09: Never Been The Choosen One

179 42 5
                                    

Waktu menunjukkan pukul lima sore, tapi bocah dua ini masih berada di sekolah. Biasa, habis latihan futsal. Hasya? Sudah pulang duluan, tentunya. Kebetulan ada jadwal les. Biasanya, hari Kamis ia membawa mobil karena tidak mungkin di antara dua cowok itu mau repot mondar-mandir—kecuali diiming-imingi semangkok mie ayam gratis. Tapi entah kenapa hari ini ia malah pesen ojol.

Lapangan mulai sepi, orang-orang sudah pamit pulang. Sementara Raka dan sohibnya ini masih ingin singgah. Katanya pengin ngeringin keringat dulu.

"Semalem kenapa lo?" tanya Raka seraya menyeka peluhnya dengan handuk kecil.

"Hah?" Gibran yang baru menenggak air jadi terhenyak.

"Ituu, lo nge-chat, kan?"

Sempat diam sejenak untuk berpikir. "Ooh, itu. Yaa, biasa.

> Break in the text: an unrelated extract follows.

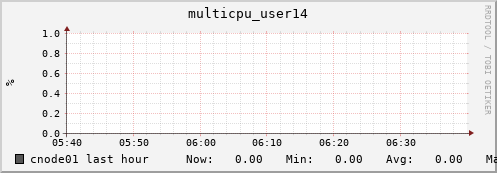 cnode01 multicpu_user14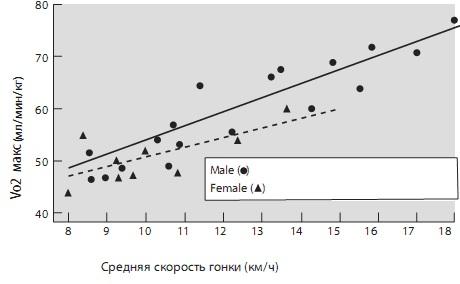 Главное о концепции максимального потребления кислорода: что это такое и как увеличить этот показатель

Mau kabur lagi, tapi gak ada alesan. Ya udah lah, udah lewat juga. Mending temenin gua, Rak! Capek di rumah, pulang ke kostan cuma nyari mati."

Sebetulnya, Raka juga bingung kenapa Gibran jarang sekali pulang ke indekosnya itu, padahal pembayaran sudah dilunasi hingga satu tahun ke depan. Tetapi ketika cowok itu bercerita kalau orangtuanya memang menentang keputusan sang putra, Raka berusaha memaklumi.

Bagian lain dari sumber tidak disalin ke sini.